Width Growth in Language Models: Exact Copy Warm Starts Surprisingly Beat Complex Initialization Strategies
Available in: 中文
A new study on dense language model width growth challenges assumptions about how to properly initialize wider models from smaller checkpoints. The counterintuitive finding: simple exact-copy symme...
A new study on dense language model width growth challenges assumptions about how to properly initialize wider models from smaller checkpoints.
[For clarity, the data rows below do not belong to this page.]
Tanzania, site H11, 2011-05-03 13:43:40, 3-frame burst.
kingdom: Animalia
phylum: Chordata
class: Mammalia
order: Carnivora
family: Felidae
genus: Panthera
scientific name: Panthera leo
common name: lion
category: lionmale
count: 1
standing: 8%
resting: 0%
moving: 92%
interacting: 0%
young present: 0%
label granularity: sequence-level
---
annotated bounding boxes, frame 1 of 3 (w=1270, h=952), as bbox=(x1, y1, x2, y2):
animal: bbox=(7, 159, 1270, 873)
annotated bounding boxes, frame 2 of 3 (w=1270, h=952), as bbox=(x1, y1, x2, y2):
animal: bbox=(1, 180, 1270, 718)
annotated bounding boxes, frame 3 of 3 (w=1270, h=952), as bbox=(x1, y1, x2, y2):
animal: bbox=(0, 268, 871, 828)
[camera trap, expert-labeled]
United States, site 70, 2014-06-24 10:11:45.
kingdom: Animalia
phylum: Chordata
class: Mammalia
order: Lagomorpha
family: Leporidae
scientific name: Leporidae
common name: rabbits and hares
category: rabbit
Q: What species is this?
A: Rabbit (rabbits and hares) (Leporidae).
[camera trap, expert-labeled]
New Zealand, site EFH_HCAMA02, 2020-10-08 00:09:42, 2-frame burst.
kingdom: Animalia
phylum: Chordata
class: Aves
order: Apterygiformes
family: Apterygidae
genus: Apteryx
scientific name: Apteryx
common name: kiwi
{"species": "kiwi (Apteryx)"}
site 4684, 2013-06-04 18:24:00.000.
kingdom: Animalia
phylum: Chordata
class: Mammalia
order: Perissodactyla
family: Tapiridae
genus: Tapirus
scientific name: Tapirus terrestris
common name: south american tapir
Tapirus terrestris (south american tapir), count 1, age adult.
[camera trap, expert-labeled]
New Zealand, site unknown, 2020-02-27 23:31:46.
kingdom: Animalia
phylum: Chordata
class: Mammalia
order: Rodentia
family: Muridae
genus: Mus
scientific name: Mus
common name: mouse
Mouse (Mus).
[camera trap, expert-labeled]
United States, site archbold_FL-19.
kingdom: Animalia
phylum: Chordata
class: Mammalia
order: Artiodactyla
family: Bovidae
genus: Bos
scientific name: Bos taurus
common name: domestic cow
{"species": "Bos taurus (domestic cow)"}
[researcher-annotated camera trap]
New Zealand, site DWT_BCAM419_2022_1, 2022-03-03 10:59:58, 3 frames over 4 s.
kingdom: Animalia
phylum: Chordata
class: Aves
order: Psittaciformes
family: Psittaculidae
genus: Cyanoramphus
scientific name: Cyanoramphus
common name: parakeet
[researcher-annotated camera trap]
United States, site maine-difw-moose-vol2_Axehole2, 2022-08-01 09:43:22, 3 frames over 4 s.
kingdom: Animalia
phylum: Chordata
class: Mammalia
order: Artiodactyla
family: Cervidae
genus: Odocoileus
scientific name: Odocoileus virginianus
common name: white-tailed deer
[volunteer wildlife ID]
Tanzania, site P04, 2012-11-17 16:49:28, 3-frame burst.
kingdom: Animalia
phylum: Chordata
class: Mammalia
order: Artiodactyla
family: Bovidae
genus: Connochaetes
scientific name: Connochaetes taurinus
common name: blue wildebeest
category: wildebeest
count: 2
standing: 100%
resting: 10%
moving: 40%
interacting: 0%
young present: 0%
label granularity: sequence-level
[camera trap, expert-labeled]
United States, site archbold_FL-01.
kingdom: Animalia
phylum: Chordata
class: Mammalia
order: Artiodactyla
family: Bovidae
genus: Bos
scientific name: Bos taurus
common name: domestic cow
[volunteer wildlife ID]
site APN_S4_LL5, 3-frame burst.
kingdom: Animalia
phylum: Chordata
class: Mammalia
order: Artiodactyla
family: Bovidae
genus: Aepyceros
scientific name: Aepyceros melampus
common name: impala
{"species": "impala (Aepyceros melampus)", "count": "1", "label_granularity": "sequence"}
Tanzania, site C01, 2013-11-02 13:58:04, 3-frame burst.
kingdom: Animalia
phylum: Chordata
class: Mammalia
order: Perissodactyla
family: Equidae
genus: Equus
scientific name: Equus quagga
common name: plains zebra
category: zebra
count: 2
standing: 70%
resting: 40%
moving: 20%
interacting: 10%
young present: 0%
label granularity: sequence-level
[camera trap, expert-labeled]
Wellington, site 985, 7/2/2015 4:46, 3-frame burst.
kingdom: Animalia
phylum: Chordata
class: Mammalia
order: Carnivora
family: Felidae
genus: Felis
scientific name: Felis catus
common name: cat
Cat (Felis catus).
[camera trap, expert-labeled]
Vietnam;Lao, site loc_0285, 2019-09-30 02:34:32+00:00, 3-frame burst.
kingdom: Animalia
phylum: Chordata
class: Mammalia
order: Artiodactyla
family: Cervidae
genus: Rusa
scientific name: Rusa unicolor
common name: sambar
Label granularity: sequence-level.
The counterintuitive finding: simple exact-copy symmetric warm starts often outperform more sophisticated initialization strategies.
The Problem
When you want to scale up a language model by adding more parameters (making it wider), how should you initialize the new parameters?
Options include:
- Exact copy — Copy existing weights to new positions
- Perturbative — Copy with small random perturbations
- Asymmetric reset — Reset some weights, keep others
- Structured non-clone — Use different initialization schemes
The Surprising Result
After comprehensive testing on TinyStories proxy:
- Exact-copy wins most metrics — Ranks first in every completed 16-step probe and stochastic 128-step continuation
- But not always — Structured non-clone wins deterministic long continuation (128 steps)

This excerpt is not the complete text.